Exercise details: Reproduce verbatim the entries between the lines holding "Relative to the" and "527), point (349, 563)", inclusive, and nothing else.
#### Extracted entries
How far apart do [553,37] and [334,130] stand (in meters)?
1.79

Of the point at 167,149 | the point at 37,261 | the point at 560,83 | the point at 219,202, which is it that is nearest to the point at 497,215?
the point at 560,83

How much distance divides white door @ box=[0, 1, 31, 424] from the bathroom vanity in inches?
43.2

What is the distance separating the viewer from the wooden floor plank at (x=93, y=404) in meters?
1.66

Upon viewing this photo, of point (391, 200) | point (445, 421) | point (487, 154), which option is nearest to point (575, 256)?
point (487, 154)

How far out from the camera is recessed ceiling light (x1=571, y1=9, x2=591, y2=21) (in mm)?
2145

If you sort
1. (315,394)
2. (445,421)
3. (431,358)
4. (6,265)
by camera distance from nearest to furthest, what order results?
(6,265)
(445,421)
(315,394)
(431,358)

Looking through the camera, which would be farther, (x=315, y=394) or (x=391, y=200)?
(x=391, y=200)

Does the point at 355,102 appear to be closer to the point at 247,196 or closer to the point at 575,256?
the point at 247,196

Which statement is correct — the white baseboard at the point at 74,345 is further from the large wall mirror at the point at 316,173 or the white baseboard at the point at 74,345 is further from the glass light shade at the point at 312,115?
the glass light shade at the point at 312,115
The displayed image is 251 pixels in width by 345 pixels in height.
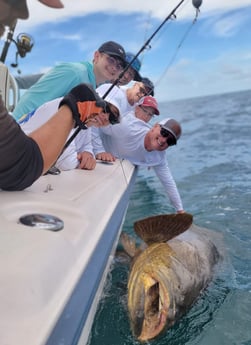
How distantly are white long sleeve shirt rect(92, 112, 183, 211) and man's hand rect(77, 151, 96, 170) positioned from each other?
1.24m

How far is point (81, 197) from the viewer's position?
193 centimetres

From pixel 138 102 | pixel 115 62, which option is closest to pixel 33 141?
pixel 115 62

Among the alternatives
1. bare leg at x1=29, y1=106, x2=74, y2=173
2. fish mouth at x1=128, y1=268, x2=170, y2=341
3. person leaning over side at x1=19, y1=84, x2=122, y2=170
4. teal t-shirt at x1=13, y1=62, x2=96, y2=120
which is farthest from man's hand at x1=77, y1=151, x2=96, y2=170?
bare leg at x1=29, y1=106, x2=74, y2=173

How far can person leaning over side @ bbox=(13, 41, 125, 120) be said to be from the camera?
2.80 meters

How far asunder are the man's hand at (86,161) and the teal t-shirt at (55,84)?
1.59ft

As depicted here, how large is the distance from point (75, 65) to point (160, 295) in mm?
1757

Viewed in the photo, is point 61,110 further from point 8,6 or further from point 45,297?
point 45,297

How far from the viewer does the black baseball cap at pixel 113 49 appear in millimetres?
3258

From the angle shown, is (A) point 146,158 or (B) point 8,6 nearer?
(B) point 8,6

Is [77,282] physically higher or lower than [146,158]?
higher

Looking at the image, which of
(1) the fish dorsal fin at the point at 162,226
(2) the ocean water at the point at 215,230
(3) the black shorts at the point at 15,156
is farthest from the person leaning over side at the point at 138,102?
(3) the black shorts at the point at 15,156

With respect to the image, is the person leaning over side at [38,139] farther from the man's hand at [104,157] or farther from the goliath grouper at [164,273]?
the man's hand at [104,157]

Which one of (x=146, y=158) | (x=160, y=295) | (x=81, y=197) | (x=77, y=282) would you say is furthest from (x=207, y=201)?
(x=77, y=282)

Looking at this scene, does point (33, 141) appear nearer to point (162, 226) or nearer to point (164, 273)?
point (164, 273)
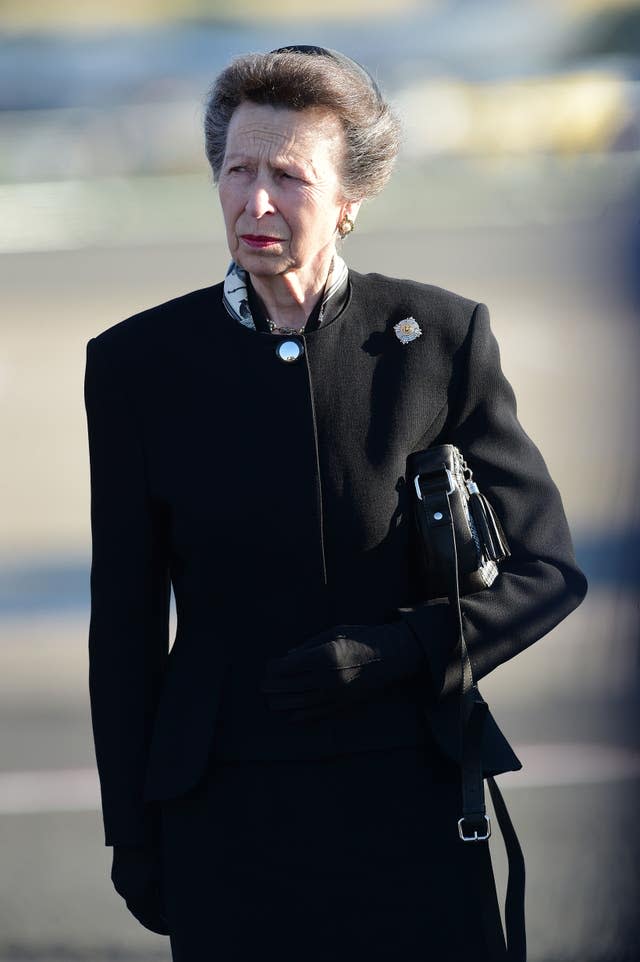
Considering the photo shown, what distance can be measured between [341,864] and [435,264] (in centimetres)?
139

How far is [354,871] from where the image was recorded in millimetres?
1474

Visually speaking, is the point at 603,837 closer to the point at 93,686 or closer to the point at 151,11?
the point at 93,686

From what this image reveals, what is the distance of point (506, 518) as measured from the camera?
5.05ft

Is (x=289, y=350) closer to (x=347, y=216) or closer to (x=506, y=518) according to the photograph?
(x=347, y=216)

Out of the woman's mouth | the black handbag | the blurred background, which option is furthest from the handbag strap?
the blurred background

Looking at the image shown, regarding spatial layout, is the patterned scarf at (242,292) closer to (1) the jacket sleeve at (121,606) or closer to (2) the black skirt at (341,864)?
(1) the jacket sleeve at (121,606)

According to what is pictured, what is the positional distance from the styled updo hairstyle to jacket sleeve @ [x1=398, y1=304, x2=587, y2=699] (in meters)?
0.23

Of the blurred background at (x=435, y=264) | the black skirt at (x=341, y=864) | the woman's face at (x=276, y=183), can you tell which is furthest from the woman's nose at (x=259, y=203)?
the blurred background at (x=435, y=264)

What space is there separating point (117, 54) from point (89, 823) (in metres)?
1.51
########
#### Extracted entries
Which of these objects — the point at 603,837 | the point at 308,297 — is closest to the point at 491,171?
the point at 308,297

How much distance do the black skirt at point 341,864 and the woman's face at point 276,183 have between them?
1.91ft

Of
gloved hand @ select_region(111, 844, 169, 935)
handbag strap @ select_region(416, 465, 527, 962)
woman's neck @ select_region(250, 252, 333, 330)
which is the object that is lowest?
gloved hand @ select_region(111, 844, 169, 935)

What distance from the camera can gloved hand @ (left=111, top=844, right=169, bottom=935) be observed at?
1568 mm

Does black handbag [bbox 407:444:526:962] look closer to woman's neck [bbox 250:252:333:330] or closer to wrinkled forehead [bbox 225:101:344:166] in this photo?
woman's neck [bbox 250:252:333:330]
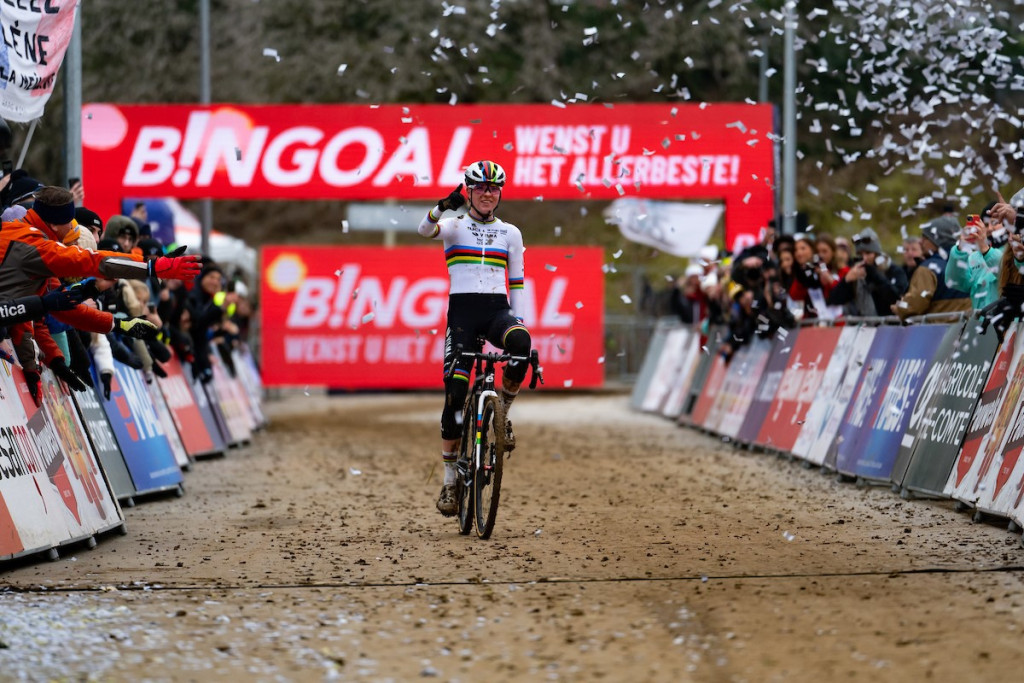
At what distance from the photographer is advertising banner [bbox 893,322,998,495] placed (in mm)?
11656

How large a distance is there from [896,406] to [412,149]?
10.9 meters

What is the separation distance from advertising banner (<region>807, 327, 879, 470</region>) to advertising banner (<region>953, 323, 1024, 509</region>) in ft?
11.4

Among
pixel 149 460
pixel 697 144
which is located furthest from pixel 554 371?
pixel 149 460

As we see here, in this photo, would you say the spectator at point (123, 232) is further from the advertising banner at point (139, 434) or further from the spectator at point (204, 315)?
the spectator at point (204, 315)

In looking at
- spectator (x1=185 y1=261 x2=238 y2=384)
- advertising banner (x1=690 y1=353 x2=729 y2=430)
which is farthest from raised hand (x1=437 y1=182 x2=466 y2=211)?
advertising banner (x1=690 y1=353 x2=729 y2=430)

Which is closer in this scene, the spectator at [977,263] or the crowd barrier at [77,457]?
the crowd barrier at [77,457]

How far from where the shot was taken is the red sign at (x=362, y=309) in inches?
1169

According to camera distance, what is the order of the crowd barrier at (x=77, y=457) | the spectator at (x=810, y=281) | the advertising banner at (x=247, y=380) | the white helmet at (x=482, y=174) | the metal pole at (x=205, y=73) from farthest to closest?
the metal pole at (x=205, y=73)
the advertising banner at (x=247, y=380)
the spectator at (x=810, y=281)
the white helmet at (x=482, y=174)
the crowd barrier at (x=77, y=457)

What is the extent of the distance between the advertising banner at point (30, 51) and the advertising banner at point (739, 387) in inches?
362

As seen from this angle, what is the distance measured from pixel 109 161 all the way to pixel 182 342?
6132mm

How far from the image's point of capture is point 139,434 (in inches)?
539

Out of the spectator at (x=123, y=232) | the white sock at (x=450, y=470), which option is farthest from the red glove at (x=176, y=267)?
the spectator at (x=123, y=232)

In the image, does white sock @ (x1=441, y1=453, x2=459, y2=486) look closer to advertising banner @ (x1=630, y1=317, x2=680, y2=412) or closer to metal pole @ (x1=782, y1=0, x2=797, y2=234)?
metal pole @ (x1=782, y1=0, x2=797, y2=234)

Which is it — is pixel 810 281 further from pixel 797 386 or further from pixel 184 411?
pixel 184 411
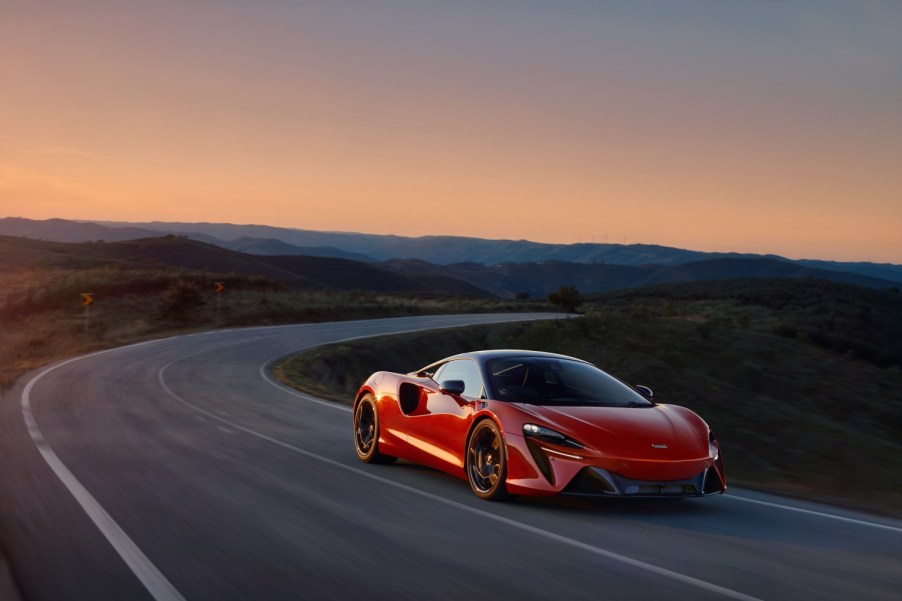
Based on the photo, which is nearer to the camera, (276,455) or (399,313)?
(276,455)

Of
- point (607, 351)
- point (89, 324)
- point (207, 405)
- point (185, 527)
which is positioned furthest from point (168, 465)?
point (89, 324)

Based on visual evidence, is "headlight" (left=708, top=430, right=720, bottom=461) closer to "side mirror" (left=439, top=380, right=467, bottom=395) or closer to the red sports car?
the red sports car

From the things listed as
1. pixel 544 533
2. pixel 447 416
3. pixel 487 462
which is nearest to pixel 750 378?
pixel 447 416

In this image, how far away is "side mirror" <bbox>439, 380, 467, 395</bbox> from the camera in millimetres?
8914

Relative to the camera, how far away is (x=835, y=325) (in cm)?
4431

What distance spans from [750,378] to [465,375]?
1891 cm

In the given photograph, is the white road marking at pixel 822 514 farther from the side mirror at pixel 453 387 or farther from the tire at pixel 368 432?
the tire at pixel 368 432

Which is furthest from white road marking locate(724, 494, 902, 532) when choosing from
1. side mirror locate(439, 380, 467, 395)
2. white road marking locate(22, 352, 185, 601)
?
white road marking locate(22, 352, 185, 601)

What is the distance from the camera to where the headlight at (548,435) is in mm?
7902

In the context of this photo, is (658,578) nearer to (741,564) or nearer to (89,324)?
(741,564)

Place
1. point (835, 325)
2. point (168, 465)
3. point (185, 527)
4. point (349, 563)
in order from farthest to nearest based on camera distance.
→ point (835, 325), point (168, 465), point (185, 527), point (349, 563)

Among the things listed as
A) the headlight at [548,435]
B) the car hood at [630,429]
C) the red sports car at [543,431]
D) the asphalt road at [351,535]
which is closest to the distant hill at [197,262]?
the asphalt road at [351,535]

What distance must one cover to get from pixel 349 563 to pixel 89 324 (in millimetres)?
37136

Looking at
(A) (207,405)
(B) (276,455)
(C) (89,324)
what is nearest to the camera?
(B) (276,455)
########
#### Extracted entries
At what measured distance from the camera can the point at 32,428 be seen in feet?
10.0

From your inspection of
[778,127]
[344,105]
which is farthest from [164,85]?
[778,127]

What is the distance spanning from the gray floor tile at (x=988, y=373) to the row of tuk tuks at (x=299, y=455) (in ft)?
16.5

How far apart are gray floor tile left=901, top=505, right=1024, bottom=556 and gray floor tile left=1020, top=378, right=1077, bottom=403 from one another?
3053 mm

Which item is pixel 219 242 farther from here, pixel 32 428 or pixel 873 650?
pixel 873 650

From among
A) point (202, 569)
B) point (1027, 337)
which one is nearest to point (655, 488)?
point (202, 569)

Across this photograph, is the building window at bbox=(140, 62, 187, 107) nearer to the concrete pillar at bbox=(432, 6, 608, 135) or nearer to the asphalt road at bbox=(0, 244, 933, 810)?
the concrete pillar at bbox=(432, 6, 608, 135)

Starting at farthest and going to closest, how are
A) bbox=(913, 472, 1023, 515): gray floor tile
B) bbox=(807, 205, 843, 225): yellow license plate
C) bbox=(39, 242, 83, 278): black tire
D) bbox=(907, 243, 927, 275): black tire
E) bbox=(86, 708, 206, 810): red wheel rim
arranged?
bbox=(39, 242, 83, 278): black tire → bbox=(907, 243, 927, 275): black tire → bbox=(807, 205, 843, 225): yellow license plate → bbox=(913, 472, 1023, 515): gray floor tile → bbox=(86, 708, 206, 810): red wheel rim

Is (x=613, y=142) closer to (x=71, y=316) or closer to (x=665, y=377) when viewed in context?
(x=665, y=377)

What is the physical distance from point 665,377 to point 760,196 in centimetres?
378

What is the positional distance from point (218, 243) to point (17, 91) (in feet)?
########
Correct result:
Relative to the camera, how far away is (x=835, y=325) (in cm)?
4431

What distance spans from [750,378] to [465,375]?
1891 cm

In the given photograph, is the white road marking at pixel 822 514 farther from the side mirror at pixel 453 387 or farther from the tire at pixel 368 432?
the tire at pixel 368 432

Which is furthest from white road marking locate(724, 494, 902, 532) when choosing from
1. side mirror locate(439, 380, 467, 395)
2. white road marking locate(22, 352, 185, 601)
?
white road marking locate(22, 352, 185, 601)

What is the distance from the camera to where the headlight at (548,435) is in mm?
7902

In the context of this photo, is (658,578) nearer to (741,564) or nearer to (89,324)?
(741,564)

Place
1. point (835, 325)
2. point (168, 465)
3. point (185, 527)
4. point (349, 563)
in order from farthest to nearest based on camera distance.
→ point (835, 325), point (168, 465), point (185, 527), point (349, 563)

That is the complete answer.